Part of a data file
☆ ☆ ☆ ☆ ☆ ☆ ☆
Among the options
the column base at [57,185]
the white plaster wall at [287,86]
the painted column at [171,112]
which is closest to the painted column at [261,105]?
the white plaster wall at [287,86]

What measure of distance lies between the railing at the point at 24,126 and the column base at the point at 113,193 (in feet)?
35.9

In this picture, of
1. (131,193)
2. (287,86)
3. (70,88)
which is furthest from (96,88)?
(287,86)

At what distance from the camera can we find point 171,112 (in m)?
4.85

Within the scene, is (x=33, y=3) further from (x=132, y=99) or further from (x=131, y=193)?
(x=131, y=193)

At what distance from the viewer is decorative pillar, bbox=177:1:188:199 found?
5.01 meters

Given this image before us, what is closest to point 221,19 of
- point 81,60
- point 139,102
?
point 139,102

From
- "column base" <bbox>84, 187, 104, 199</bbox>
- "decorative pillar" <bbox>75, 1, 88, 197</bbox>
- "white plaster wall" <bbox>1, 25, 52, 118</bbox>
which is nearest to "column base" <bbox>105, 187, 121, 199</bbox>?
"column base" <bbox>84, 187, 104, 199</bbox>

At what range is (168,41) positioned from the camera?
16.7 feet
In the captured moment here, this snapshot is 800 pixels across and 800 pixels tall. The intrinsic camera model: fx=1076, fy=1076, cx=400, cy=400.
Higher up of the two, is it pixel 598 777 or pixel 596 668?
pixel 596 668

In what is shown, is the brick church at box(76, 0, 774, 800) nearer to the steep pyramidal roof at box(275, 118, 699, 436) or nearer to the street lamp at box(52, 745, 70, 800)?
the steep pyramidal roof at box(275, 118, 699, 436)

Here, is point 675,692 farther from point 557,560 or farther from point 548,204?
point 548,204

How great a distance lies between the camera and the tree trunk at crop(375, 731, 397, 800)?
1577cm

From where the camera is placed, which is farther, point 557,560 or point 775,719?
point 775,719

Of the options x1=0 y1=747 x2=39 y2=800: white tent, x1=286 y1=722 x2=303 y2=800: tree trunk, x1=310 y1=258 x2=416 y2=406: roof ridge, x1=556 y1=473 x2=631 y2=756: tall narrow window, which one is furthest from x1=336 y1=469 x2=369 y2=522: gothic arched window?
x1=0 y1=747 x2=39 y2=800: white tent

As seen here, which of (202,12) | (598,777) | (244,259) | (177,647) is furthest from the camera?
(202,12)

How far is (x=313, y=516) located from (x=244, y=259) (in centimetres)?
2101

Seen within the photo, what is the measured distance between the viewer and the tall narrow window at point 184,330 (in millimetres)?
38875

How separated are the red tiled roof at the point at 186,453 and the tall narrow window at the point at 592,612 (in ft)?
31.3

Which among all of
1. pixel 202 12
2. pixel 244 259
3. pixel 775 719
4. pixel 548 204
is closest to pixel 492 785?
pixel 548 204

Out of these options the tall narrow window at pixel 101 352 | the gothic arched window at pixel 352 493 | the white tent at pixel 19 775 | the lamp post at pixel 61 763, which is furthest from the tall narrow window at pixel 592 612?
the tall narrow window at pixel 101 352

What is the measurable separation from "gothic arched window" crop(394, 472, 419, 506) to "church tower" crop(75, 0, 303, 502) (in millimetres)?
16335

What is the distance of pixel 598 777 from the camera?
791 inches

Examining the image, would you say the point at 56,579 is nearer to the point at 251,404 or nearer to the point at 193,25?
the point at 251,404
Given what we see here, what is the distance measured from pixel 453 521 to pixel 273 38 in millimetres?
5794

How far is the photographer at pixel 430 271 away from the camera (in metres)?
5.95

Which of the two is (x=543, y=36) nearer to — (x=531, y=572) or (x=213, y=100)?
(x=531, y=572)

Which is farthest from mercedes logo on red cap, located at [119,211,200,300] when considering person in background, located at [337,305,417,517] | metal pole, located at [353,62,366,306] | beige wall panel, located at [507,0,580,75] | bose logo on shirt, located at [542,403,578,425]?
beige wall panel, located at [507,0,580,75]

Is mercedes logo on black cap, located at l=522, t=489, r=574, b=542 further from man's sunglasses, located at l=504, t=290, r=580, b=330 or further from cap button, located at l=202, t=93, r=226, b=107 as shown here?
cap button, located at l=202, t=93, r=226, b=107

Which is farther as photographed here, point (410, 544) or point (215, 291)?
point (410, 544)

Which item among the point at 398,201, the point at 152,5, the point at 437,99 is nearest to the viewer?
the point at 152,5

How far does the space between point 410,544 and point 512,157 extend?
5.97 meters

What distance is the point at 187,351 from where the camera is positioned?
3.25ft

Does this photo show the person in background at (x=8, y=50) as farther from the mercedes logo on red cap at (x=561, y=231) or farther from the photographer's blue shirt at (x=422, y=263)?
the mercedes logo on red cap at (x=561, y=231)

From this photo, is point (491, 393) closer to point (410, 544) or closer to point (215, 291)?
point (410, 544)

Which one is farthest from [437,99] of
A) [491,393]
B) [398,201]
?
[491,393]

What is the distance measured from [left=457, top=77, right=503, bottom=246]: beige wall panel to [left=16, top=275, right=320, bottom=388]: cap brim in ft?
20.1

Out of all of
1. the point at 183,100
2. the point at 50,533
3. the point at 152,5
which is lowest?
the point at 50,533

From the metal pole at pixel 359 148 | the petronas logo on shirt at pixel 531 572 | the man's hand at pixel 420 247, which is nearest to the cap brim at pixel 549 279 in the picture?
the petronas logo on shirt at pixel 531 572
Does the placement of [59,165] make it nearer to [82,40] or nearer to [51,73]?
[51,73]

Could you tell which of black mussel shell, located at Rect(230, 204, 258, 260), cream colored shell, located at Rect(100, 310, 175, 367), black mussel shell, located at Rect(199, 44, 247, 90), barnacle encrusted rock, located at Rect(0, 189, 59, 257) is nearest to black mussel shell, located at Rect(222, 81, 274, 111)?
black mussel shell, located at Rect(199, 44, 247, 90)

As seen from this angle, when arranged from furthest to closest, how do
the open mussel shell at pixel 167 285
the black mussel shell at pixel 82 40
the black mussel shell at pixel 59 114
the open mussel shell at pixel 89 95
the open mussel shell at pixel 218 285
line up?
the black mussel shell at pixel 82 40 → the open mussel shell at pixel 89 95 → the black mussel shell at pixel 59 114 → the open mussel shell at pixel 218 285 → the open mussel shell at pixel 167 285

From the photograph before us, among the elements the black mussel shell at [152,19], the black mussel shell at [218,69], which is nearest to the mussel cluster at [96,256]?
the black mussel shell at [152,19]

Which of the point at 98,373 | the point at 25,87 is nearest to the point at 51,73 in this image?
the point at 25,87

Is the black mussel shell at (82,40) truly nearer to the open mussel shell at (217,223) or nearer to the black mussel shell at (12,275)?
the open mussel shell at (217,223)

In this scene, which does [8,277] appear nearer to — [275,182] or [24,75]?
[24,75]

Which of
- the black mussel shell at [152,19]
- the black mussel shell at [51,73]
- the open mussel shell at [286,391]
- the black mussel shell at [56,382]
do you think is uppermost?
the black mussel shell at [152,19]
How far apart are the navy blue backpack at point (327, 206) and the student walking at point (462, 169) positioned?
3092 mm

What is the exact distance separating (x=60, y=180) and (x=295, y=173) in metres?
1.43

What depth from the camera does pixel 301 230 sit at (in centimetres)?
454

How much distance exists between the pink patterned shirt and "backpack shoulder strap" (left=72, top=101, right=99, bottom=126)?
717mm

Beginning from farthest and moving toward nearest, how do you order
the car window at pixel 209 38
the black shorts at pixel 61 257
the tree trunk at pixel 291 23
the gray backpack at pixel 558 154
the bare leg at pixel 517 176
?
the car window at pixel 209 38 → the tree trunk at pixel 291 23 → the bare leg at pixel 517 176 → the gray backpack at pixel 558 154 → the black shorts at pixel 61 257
☆ ☆ ☆ ☆ ☆ ☆ ☆
Please turn the stretch of the listing from the line containing "Is the black" through the end of the listing into a Markdown table with the columns "Row" and "Line", one row per line, leaving out blank lines.

| Row | Line |
|---|---|
| 1 | Is the black mussel shell at (82,40) truly nearer to the open mussel shell at (217,223) or nearer to the black mussel shell at (12,275)? |
| 2 | the open mussel shell at (217,223) |
| 3 | In this scene, which does [8,277] appear nearer to — [275,182] or [24,75]? |
| 4 | [24,75] |
| 5 | Which of |
| 6 | - the black mussel shell at [152,19] |
| 7 | - the black mussel shell at [51,73] |
| 8 | - the open mussel shell at [286,391] |
| 9 | - the black mussel shell at [56,382] |
| 10 | do you think is uppermost? |
| 11 | the black mussel shell at [152,19] |
| 12 | How far apart are the navy blue backpack at point (327, 206) and the student walking at point (462, 169) positioned? |
| 13 | 3092 mm |
| 14 | What is the exact distance separating (x=60, y=180) and (x=295, y=173) in metres? |
| 15 | 1.43 |
| 16 | What depth from the camera does pixel 301 230 sit at (in centimetres)? |
| 17 | 454 |
| 18 | How much distance exists between the pink patterned shirt and "backpack shoulder strap" (left=72, top=101, right=99, bottom=126)? |
| 19 | 717mm |
| 20 | Beginning from farthest and moving toward nearest, how do you order |
| 21 | the car window at pixel 209 38 |
| 22 | the black shorts at pixel 61 257 |
| 23 | the tree trunk at pixel 291 23 |
| 24 | the gray backpack at pixel 558 154 |
| 25 | the bare leg at pixel 517 176 |
| 26 | ? |
| 27 | the car window at pixel 209 38 → the tree trunk at pixel 291 23 → the bare leg at pixel 517 176 → the gray backpack at pixel 558 154 → the black shorts at pixel 61 257 |